What proportion of total revenue came from enterprise customers versus SMBs, and is that mix shifting toward higher‑margin contracts?

Revenue mix

Monday.com’s Q2‑2025 release doesn’t give a precise split, but the management commentary makes it clear that enterprise‑customer demand is now the primary driver of growth.

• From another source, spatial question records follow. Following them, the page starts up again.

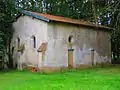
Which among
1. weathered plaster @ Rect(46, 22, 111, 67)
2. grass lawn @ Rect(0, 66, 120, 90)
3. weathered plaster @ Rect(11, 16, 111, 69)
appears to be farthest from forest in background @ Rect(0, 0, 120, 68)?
grass lawn @ Rect(0, 66, 120, 90)

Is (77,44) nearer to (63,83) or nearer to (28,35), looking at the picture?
A: (28,35)

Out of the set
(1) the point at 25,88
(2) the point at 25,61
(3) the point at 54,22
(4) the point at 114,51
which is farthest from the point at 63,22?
(4) the point at 114,51

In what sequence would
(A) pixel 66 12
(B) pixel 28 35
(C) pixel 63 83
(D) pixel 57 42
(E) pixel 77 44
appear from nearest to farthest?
(C) pixel 63 83 → (D) pixel 57 42 → (B) pixel 28 35 → (E) pixel 77 44 → (A) pixel 66 12

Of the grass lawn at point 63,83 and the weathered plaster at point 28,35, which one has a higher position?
the weathered plaster at point 28,35

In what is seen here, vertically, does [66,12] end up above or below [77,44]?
above

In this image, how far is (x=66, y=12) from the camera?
37.5 meters

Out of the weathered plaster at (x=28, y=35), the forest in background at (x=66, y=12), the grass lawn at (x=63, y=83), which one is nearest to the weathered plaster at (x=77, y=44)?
the weathered plaster at (x=28, y=35)

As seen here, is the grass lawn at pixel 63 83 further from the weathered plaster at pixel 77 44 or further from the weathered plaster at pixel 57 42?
the weathered plaster at pixel 77 44

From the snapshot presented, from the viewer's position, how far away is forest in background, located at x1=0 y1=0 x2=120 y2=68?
25266mm

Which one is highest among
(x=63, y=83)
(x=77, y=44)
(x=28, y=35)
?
(x=28, y=35)

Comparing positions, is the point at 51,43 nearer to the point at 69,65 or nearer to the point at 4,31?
the point at 69,65

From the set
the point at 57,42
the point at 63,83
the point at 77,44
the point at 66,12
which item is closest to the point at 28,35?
the point at 57,42

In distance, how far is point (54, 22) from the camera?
25.7 meters

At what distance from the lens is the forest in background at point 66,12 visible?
25.3 meters
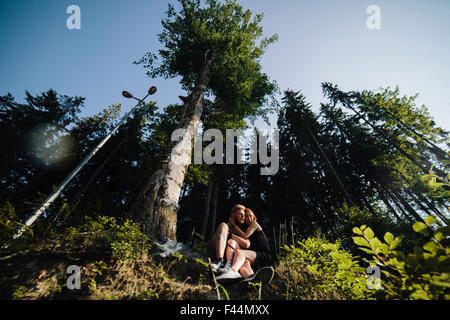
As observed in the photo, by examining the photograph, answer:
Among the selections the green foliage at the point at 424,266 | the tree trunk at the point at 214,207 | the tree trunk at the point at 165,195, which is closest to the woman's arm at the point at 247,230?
the tree trunk at the point at 165,195

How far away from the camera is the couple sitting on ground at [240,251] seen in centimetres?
216

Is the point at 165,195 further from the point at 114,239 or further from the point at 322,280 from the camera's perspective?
the point at 322,280

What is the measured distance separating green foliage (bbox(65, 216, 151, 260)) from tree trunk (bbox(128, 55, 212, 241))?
0.51m

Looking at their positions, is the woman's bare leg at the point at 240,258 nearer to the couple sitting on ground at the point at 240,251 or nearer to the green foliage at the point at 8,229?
the couple sitting on ground at the point at 240,251

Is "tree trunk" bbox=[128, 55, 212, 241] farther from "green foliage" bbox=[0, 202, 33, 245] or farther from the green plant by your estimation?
the green plant

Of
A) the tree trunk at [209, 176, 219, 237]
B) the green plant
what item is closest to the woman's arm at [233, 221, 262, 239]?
the green plant

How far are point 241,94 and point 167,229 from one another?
7951 mm

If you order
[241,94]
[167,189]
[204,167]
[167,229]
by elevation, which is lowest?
[167,229]

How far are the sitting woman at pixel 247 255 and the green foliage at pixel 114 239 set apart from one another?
3.77 feet

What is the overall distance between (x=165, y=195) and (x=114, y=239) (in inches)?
49.8

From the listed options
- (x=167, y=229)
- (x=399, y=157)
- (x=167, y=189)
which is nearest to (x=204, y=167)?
(x=167, y=189)

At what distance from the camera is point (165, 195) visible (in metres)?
3.34

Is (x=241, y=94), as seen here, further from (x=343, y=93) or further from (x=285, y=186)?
(x=343, y=93)
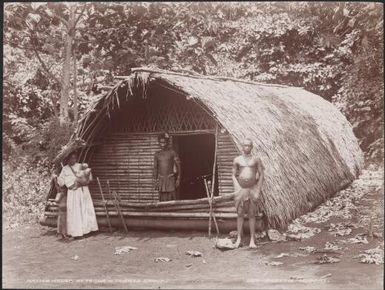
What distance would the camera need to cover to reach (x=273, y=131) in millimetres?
10242

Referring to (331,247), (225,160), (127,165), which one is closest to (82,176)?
(127,165)

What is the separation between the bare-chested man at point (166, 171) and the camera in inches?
396

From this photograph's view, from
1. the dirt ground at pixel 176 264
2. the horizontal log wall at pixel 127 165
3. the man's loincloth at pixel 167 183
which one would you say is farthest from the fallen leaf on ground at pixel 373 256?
the horizontal log wall at pixel 127 165

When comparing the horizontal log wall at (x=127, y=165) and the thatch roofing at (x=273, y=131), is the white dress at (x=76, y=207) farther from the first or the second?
the horizontal log wall at (x=127, y=165)

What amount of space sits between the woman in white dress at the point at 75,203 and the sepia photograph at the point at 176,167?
26mm

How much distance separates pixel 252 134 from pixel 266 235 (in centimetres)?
183

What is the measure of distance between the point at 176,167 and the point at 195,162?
374 centimetres

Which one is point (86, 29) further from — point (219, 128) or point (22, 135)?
point (219, 128)

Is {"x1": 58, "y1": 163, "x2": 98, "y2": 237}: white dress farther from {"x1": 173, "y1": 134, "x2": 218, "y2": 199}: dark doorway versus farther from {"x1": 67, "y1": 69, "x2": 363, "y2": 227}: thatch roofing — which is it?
{"x1": 173, "y1": 134, "x2": 218, "y2": 199}: dark doorway

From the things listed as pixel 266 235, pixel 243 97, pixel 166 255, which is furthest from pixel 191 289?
pixel 243 97

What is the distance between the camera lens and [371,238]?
324 inches

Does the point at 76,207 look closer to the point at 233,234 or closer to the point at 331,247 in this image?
the point at 233,234

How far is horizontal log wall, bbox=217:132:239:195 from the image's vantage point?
31.0ft

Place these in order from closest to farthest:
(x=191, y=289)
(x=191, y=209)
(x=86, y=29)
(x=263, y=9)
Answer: (x=191, y=289) → (x=191, y=209) → (x=86, y=29) → (x=263, y=9)
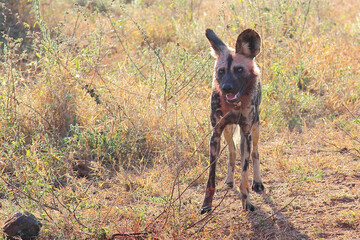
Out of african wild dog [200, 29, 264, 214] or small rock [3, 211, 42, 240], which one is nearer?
small rock [3, 211, 42, 240]

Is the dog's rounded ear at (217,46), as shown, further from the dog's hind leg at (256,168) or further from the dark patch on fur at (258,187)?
the dark patch on fur at (258,187)

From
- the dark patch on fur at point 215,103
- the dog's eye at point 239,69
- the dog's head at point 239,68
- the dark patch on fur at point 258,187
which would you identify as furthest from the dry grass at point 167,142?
the dog's eye at point 239,69

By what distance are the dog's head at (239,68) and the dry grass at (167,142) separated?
24.7 inches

In prior quarters the company disclosed that roughly 55‑60 % of revenue came from SMBs and the remainder from enterprise accounts. The phrasing “continued revenue growth and rapidly growing demand 
 particularly from enterprise customers” signals a material swing toward the higher‑margin enterprise segment. In practical terms, we can estimate that enterprise revenue now accounts for ≈ 55‑60 % of total revenue, with SMBs supplying the balance (≈ 40‑45 %).

Margin implications

Enterprise contracts typically carry higher average selling prices, longer‑term commitments and multi‑year licensing, which translates into a gross‑margin uplift of 5‑8 pp versus the SMB mix. The shift in the revenue composition therefore points to a margin‑improving trajectory—a positive catalyst for both top‑line growth and profitability.

Trading take‑away

The move toward enterprise‑centric, higher‑margin contracts is a bullish signal for the stock. If the market has not yet priced in this higher‑margin tail, we can expect a short‑term upside as analysts upgrade the revenue‑mix outlook. From a technical standpoint, Monday.com is holding above its 50‑day moving average and has recently broken a $150 resistance level, forming a bullish flag on the daily chart. A breakout to $155‑$160 would validate the upside narrative, while a retest of $145 could serve as a defensive stop. In short, the shifting mix reinforces a long‑bias with a target of $155–$160 on the upside and a stop around $145 on the downside.